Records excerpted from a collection
+ + +

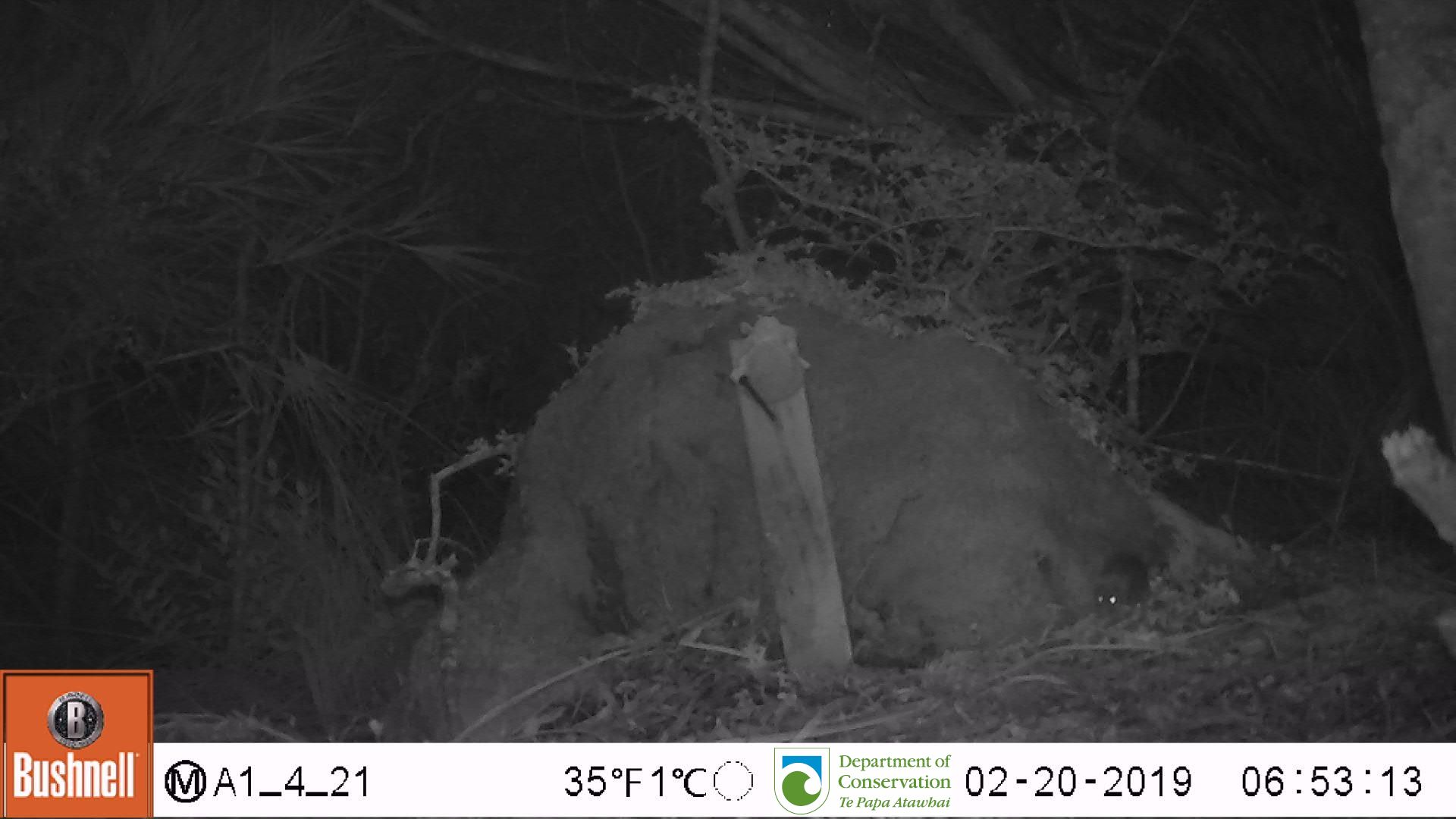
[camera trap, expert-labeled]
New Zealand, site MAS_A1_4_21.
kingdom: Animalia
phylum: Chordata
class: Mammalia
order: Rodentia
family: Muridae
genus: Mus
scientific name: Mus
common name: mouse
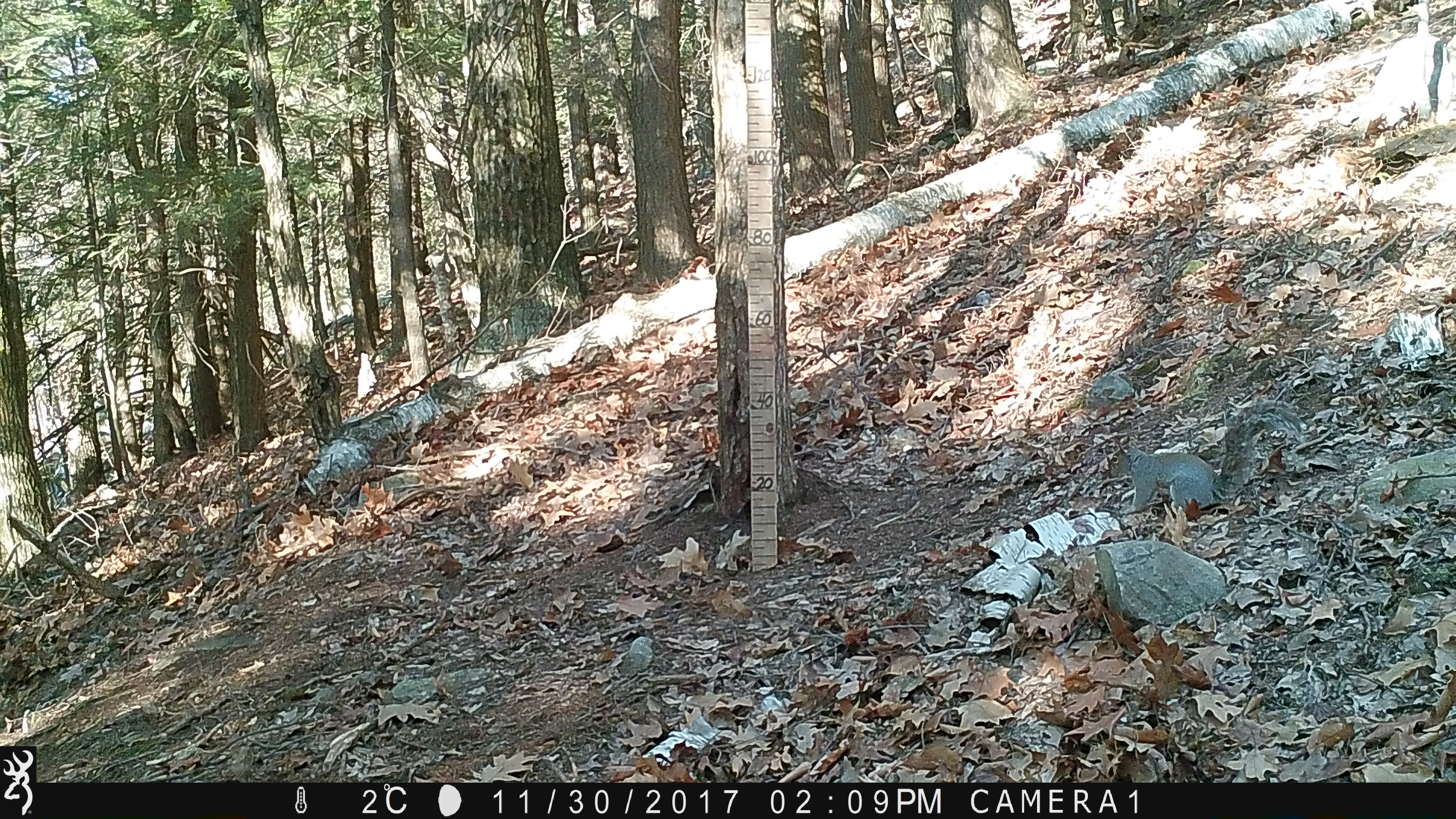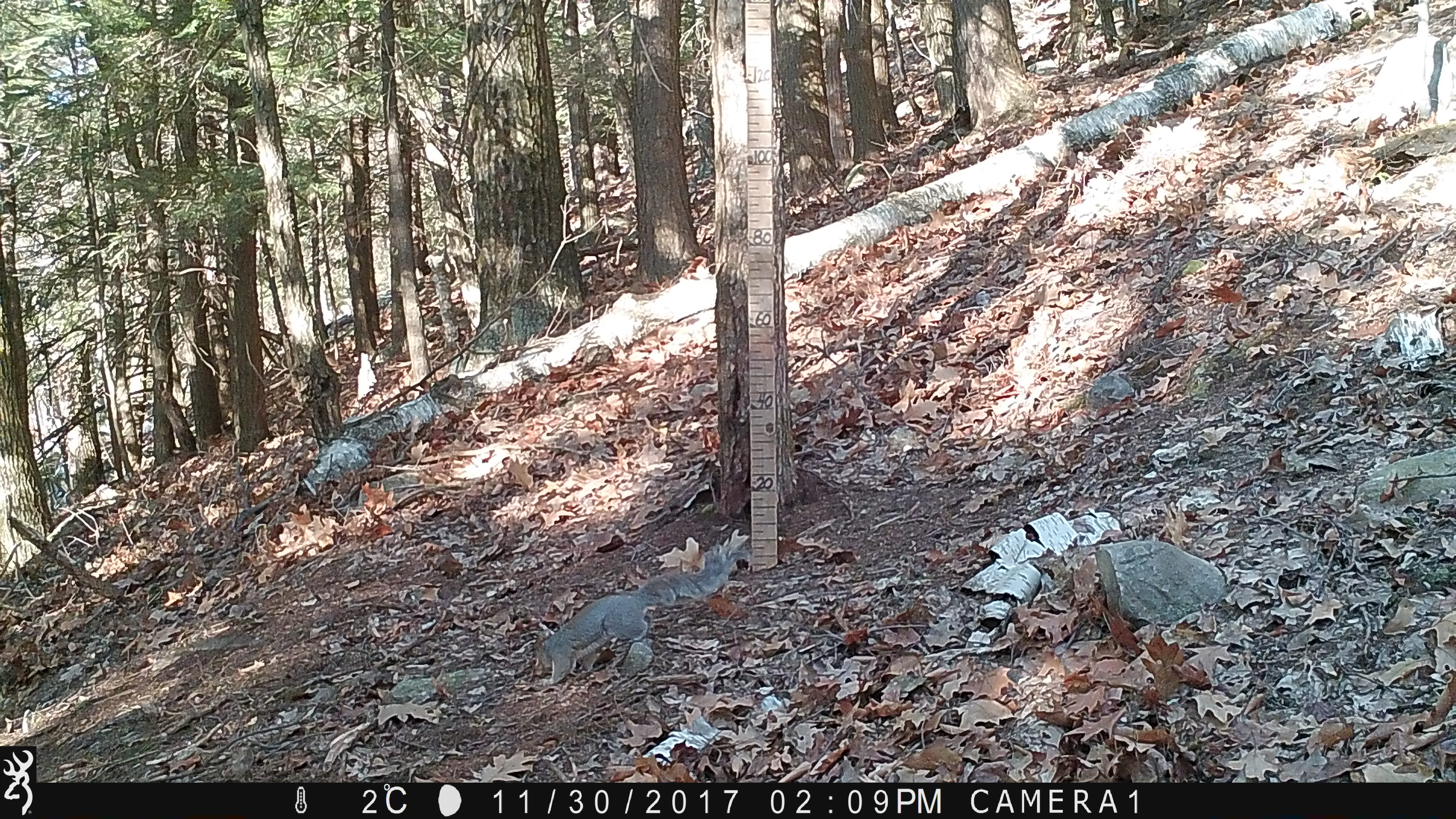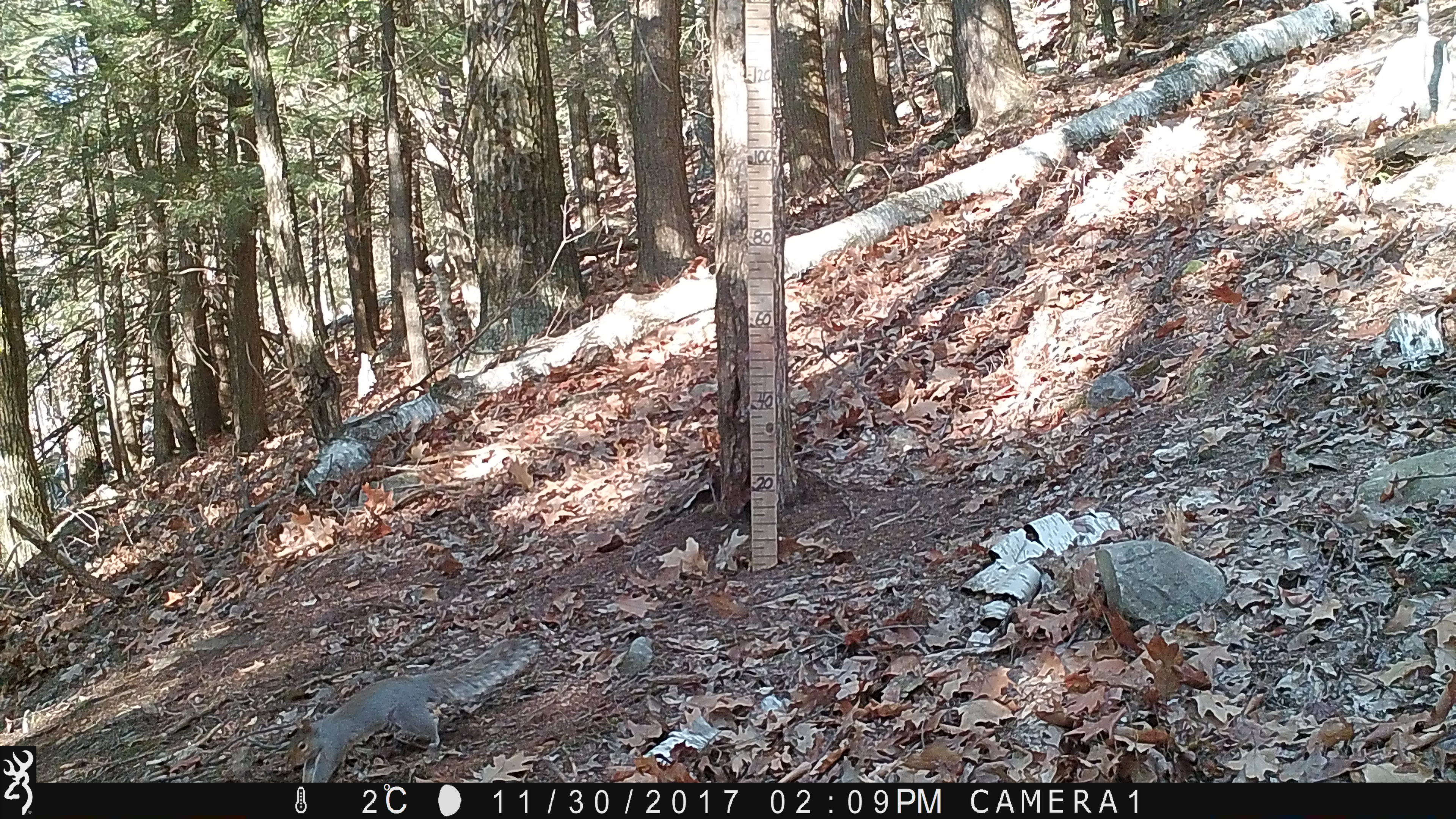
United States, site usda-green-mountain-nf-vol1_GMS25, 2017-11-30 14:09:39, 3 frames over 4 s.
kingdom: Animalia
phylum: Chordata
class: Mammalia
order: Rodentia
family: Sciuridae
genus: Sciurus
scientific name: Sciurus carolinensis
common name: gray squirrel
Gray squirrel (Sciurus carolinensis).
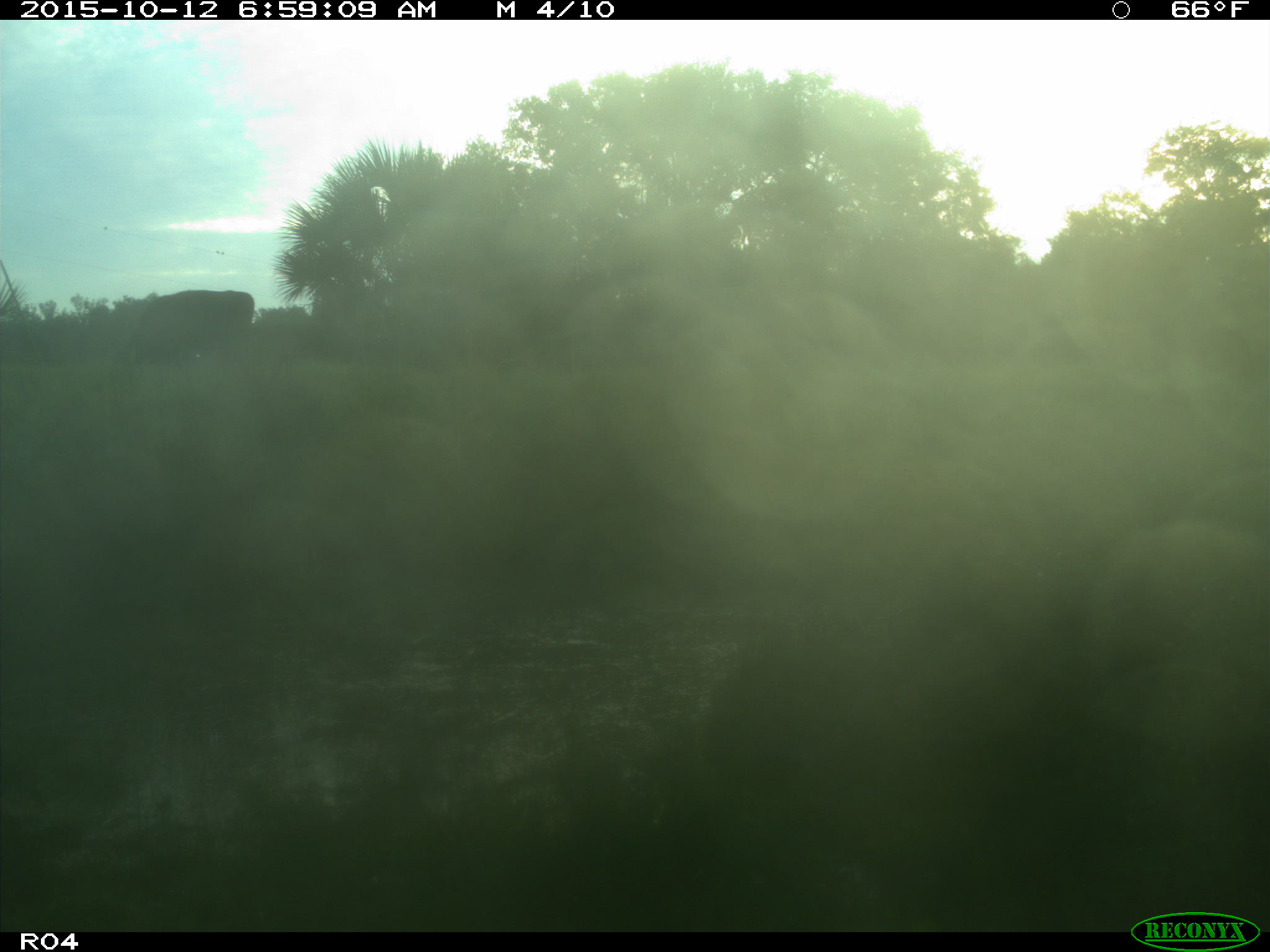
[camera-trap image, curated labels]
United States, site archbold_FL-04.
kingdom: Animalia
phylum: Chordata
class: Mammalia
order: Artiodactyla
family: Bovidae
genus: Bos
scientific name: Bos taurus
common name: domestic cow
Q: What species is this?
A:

+ + +

Required action.
Print every record above exactly, but no pictures.

Reply to the task.
[camera trap, expert-labeled]
New Zealand, site MAS_A1_4_21.
kingdom: Animalia
phylum: Chordata
class: Mammalia
order: Rodentia
family: Muridae
genus: Mus
scientific name: Mus
common name: mouse
United States, site usda-green-mountain-nf-vol1_GMS25, 2017-11-30 14:09:39, 3 frames over 4 s.
kingdom: Animalia
phylum: Chordata
class: Mammalia
order: Rodentia
family: Sciuridae
genus: Sciurus
scientific name: Sciurus carolinensis
common name: gray squirrel
Gray squirrel (Sciurus carolinensis).
[camera-trap image, curated labels]
United States, site archbold_FL-04.
kingdom: Animalia
phylum: Chordata
class: Mammalia
order: Artiodactyla
family: Bovidae
genus: Bos
scientific name: Bos taurus
common name: domestic cow
Q: What species is this?
A:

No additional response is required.